Once colonies are gridded into sections, they are gently removed with a spatula. The aim is to maintain the cells in sections so that they will be more likely to attach and grow new colonies.

Gently lifting cells with spatula
Gently lifting cell sections with spatula.
Gently lifting cell sections with spatula.
Gently lifting cell sections with spatula.

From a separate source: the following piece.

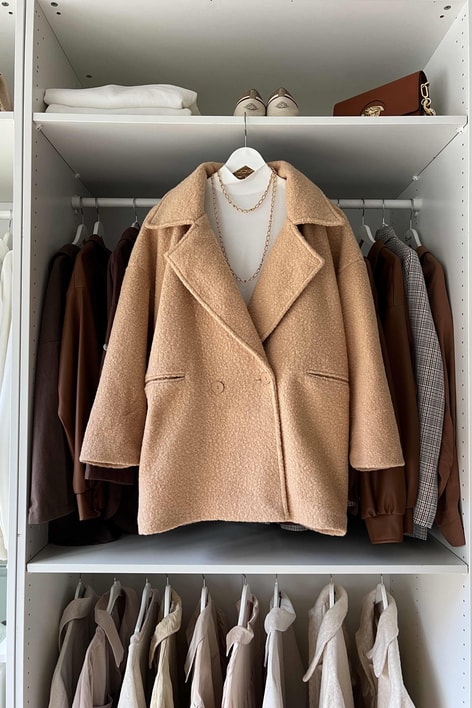 Çizgi Astarlı Buklet Kaban Camel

Once the desired areas have been lifted with the spatula, the cell clusters are swirled together and collected with a pipette for transfer into a new Petri dish.

Lifted cell clusters
Lifted cell clusters ready for transfer to new Petri dish.
Pipette collection of cell clusters
Pipette collection of cell clusters.

Once transferred, the cell sections are dispersed throughout the plate to avoid clustering of colonies. At this stage, we will hold on to the parent plate until we are sure that the cell sections have attached.

iPSC Maintenance

As part of my reprogramming training, I have now learnt how to maintain iPSC colonies. Maintaining iPSCs is a bit different to standard cell culture, as it involves cleaning the plates (i.e. removing unwanted differentiated cells) or selecting specific colonies or areas as part of the re-plating process.

There are two standard protocols in use. The first method is the simplest and involves using  a non-enzymatic dissociation reagent. This operates similarly to Trypsin in standard cell culture and dislodges cells so that they can be transferred to a new culture vessel.

The second (and more time-consuming) method involves using dispase to gently break cell adhesion and then manually selecting the areas for collection. A needle is used to grid the selected colonies into equal(ish) segments. These are then gently dislodged with a spatula and transferred to a new culture vessel.

While the UTAS protocols are not for public dissemination, the Stem Cell Catalogue has a good overview of standard/recommended iPSC maintenance.